Overall, it can be concluded, based on the percentages in the Difference column, which indicate the percentage improvement of a controller with respect to the controller with the worst performance, that the designed MPC greatly outperforms the PID controller: all indicators show a difference of at least 187% (with the exception of the case of the step discussed below), even reaching an improvement of 374%. This fact coincides with the results obtained from the previous Figures, where the MPC shows a better performance in all the experiments. It also coincides with the signals in which the maximum and minimum percentage values have been obtained. The RMSE for the sinusoidal signal shows the lowest improvement of the MPC with 187%, because the sine does not reach the peaks of the hysteresis due to its reduced amplitude and also does not show the abrupt changes that are found in a triangular signal. Therefore the PID can perform better control, approaching the performance of the MPC. On the other hand, when the signal is triangular and the amplitude is the maximum, as is the case with the 0.1 Hz triangular signal, the MPC far outperforms the PID, as shown in the IAE indicator for the 0.1 Hz triangular signal, which shows an improvement of 374%. For the case of step as a reference, the values stand out compared to the other references. The improvements obtained in all the indicators by the MPC with respect to the PID are not so remarkable, reaching only 28% of improvement. This is because the step signal is a single instantaneous change to which the controllers adapt quickly, having the rest of the time a static reference. In this way, both controllers present a similar performance in the steady state.
The indicators in the table not only serve to compare the performance of two controllers, but also to compare the same controller for different reference signals. In the case of the MPC, if the RMSE indicator is observed, it is concluded that the worst performance is for the 0.1 Hz triangular signal, followed by the 0.2 Hz triangular signal and culminating with the best performance for the sinusoidal signal. As mentioned above, the triangular signals show abrupt changes in the peaks, which added to the maximum amplitude for the 0.1 Hz triangular signal, makes control difficult. For the 0.2 Hz triangular signal, the control is better since the amplitude does not reach the upper end of the hysteresis curve so the MPC can perform better tracking. The sinusoidal signal, finally, neither has the maximum possible amplitude nor shows sharp changes, so the MPC can obtain the best performance.

6. Conclusions

Piezoelectric actuators have nonlinear effects such as hysteresis, creep, and a rate dependent dynamics, which are challenging problems for achieving an accurate displacement tracking control. Among other non-linearities, hysteresis is the key characteristic that need to be modeled. This article presents the use of ANNs, based on a NARX model, aimed at modeling the hysteresis dynamics of PEAs. This approach moves away from complex mathematical models for modeling hysteresis, yielding a very accurate model. This model has been compared experimentally against a commercial PEA and the prediction errors were limited to 0.5 μ m. This ANN, trained to model the hysteresis behavior at 0.1 Hz, served as a model for an MPC controller, due to its good performance to build nonlinear models.
Once the MPC is designed and tuned, it was implemented over the dSPACE control platform over a commercial PEA, supplied by Thorlabs, to experimentally analyze the performance of the control scheme. Different reference signals were used to test the performance of the controller. The obtained results were compared against a PID controller, which is the most common control policy used.

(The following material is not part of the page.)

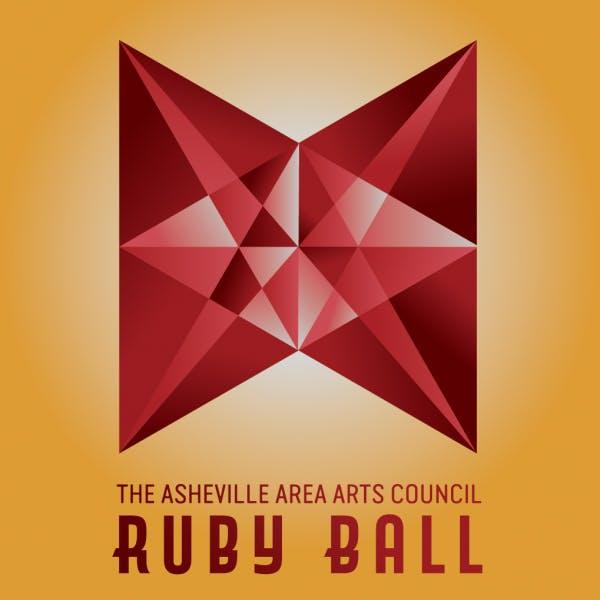 Asheville Area Arts Council 40th Anniversary Color Ball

The experiments carried out showed that the MPC control scheme obtains better performance at tracking operations.
Experiments show that, even at different reference signals, the MPC controller always obtains better control results and can be up to 370% better when using performance indicators such as IAE. It has also been concluded that the trained neural network, created for frequencies of 0.1 Hz, may be used as a model for higher frequencies, up to at least twice the frequency. However, the ANN would provide lower performance at higher frequencies, and should be retrained for the new desired frequencies.
For future experiments, we intend to compare the performance of the presented approach with other control schemes. In addition, the exact limits of frequencies that the neural network has before being an inaccurate model will be observed. From this, it could be considered to create a frequency-independent network that can model the hysteresis of the PEAs at any frequency. However, it should be noted that the new ANN will require a higher computational cost.

Author Contributions

Conceptualization, O.B. and I.C.; methodology, O.B., E.A. and J.U.; investigation, E.A. and J.U.; writing—original draft preparation, E.A. and J.U.; writing—review and editing, E.A., J.U., O.B., P.F.-B. and I.M.; visualization, J.U. and I.M.; supervision, O.B. and I.C.; project administration, O.B. and I.C. All authors have read and agreed to the published version of the manuscript.

Funding

This research received no external funding.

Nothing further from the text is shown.